5.7 The Interview Questions They’ll Ask
- Why is benchmarking hard?
- What does instruction density affect?
- Why disable interrupts during measurement?
5.8 Hints in Layers
- Hint 1: Start with memcpy and fill.
- Hint 2: Use a fixed clock and disable interrupts.
- Hint 3: Display results on LCD to avoid serial overhead.
5.9 Books That Will Help
| Topic | Book | Chapter | |——-|——|———| | ISA basics | “Computer Organization and Design” | Ch. 1-3 | | Performance | “Computer Architecture” | Ch. 1 |
5.10 Implementation Phases
Phase 1: Dual Toolchain (3-4 days)
Goals: Build for ARM and RISC-V. Tasks: Setup CMake toolchain options. Checkpoint: Both binaries boot.
Phase 2: Kernel Suite (4-5 days)
Goals: Implement fill, blit, memcpy. Tasks: Add timing hooks. Checkpoint: Stable cycle counts.
Phase 3: Dashboard (4-5 days)
Goals: Visualize results. Tasks: Render bar chart and numbers.

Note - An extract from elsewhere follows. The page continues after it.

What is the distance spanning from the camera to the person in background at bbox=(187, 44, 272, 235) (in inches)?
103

Checkpoint: Results readable on LCD.
5.11 Key Implementation Decisions
| Decision | Options | Recommendation | Rationale | |———-|———|—————-|———–| | Kernel types | Synthetic vs real | Mix | Balanced insight | | Output | Serial vs LCD | LCD | Avoid overhead |
6. Testing Strategy
6.1 Test Categories
| Category | Purpose | Examples | |———-|———|———-| | Unit Tests | Kernel correctness | Verify fill pattern | | Integration Tests | Timing | Repeatability checks | | Regression Tests | Toolchain | ARM vs RISC-V build checks |
6.2 Critical Test Cases
- Repeatability: 10 runs within +/-2%.
- Correctness: kernel output matches expected buffer.

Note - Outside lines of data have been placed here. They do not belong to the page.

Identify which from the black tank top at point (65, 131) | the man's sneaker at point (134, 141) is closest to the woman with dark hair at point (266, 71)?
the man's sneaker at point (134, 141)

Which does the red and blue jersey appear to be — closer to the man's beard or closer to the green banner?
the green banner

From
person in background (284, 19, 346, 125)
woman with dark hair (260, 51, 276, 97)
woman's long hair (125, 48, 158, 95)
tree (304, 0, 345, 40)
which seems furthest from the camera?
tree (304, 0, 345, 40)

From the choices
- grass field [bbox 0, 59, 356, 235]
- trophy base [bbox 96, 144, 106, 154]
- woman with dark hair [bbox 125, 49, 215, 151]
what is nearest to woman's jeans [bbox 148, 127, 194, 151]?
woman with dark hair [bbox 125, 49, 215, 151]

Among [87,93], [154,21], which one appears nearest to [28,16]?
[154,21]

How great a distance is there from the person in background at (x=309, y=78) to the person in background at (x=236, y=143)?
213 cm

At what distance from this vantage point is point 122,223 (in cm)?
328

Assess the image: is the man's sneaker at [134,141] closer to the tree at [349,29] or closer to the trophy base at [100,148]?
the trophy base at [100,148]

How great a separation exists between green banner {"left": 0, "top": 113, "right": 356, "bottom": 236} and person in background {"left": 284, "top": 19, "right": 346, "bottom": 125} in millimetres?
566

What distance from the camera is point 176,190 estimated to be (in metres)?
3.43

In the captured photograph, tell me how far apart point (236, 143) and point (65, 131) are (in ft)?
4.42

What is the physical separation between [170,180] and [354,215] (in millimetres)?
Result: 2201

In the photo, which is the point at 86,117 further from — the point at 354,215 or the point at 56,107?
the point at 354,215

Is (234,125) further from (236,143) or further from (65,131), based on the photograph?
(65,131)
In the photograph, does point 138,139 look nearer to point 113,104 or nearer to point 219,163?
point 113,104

- Fairness: identical clock + flags.
6.3 Test Data
Kernel: fill 172x320 with 0xF800
7. Common Pitfalls & Debugging
7.1 Frequent Mistakes
| Pitfall | Symptom | Solution | |———|———|———-| | Different flags | Skewed results | Match build flags | | Interrupt noise | High variance | Disable interrupts | | Optimized-away kernel | Near-zero cycles | Use volatile checksum |
7.2 Debugging Strategies
- Display a checksum of rendered buffers.
- Repeat tests and log variance.
7.3 Performance Traps
- Using serial output during timing; it dominates runtime.
8. Extensions & Challenges
8.1 Beginner Extensions
- Add a simple integer-only kernel.
8.2 Intermediate Extensions
- Add float-heavy kernel to compare FPU impact.
8.3 Advanced Extensions
- Add cache/memory bandwidth tests if supported.
9. Real-World Connections
9.1 Industry Applications
- MCU selection for graphics products
9.2 Related Open Source Projects
- Benchmark suites for microcontrollers
9.3 Interview Relevance
- Benchmark methodology and ISA trade-offs are advanced interview topics.
10. Resources
10.1 Essential Reading
- RP2350 datasheet (cycle counters)
- RISC-V privileged spec
10.2 Video Resources
- Performance measurement talks
10.3 Tools & Documentation
- ARM and RISC-V toolchains
10.4 Related Projects in This Series
- Project 10 for toolchain details.
11. Self-Assessment Checklist
11.1 Understanding
- I can explain fairness in benchmarks.
- I can read cycle counters on both ISAs.
11.2 Implementation
- Benchmarks run on ARM and RISC-V.
- Results are stable and displayed on LCD.
11.3 Growth
- I can explain ISA trade-offs in an interview.
12. Submission / Completion Criteria
Minimum Viable Completion:
- One kernel benchmark with cycles reported on LCD.
Full Completion:
- Multiple kernels and side-by-side comparison.
Excellence (Going Above & Beyond):
- Detailed report with variance and analysis.